- REQUEST: Render the part of the material that opens with the line containing "Considering vertical alignment, is" and continues through the end of the material as a Markdown table with the columns Row and Line, giving each line its own numbered row. Skip blank lines and leave the pictures out.

**** RECORDS SHOWN ****

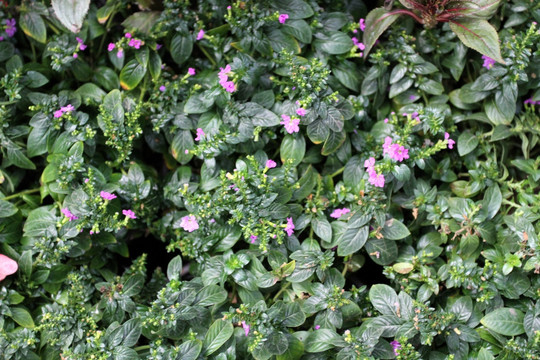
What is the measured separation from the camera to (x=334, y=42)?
193 centimetres

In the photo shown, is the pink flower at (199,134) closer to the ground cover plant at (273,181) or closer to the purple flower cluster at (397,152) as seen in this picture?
the ground cover plant at (273,181)

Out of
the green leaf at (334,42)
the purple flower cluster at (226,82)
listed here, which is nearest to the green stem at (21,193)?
the purple flower cluster at (226,82)

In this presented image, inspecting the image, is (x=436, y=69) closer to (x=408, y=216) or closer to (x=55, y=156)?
(x=408, y=216)

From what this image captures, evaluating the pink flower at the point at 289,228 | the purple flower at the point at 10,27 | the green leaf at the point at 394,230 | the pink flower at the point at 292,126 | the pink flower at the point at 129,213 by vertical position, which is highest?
the purple flower at the point at 10,27

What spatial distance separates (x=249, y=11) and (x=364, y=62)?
1.62ft

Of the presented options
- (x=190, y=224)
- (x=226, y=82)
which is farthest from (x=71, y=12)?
(x=190, y=224)

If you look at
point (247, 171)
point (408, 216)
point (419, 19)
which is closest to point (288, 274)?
point (247, 171)

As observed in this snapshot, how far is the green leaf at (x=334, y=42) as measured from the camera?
6.29 ft

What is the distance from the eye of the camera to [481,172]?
1.84 m

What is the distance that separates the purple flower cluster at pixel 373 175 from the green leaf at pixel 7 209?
3.85ft

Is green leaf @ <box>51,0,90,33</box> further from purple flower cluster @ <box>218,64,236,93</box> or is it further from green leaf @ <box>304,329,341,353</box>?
green leaf @ <box>304,329,341,353</box>

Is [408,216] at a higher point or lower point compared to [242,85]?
lower

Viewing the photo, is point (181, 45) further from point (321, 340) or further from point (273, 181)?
point (321, 340)

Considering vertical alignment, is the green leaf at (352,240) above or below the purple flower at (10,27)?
below
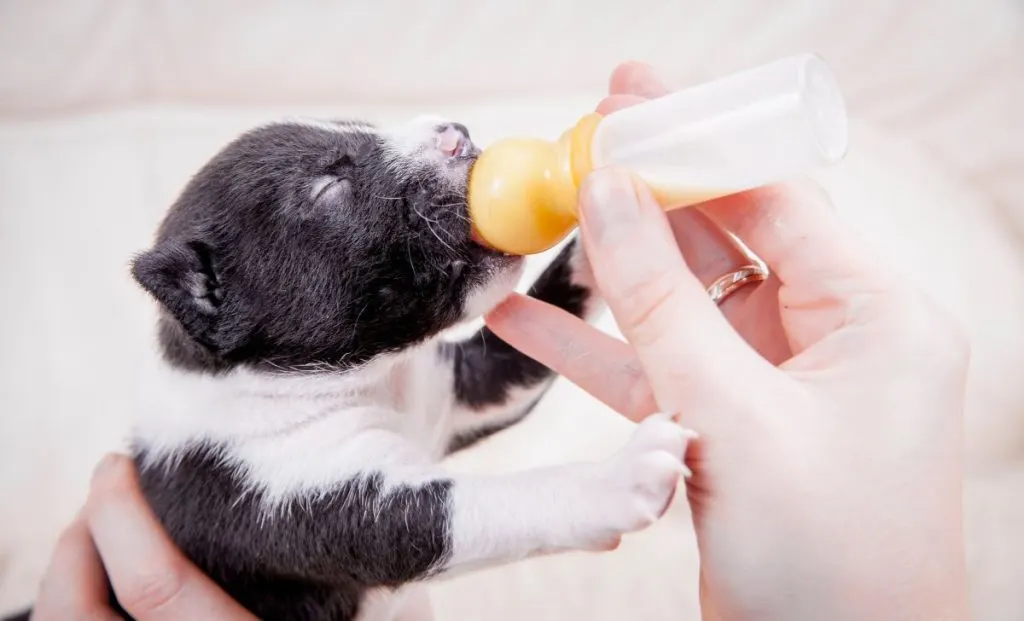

****

- EXERCISE OUTPUT:
| Row | Line |
|---|---|
| 1 | Considering vertical alignment, is the green leaf at (352,240) above or below the purple flower at (10,27)? |
| 2 | below |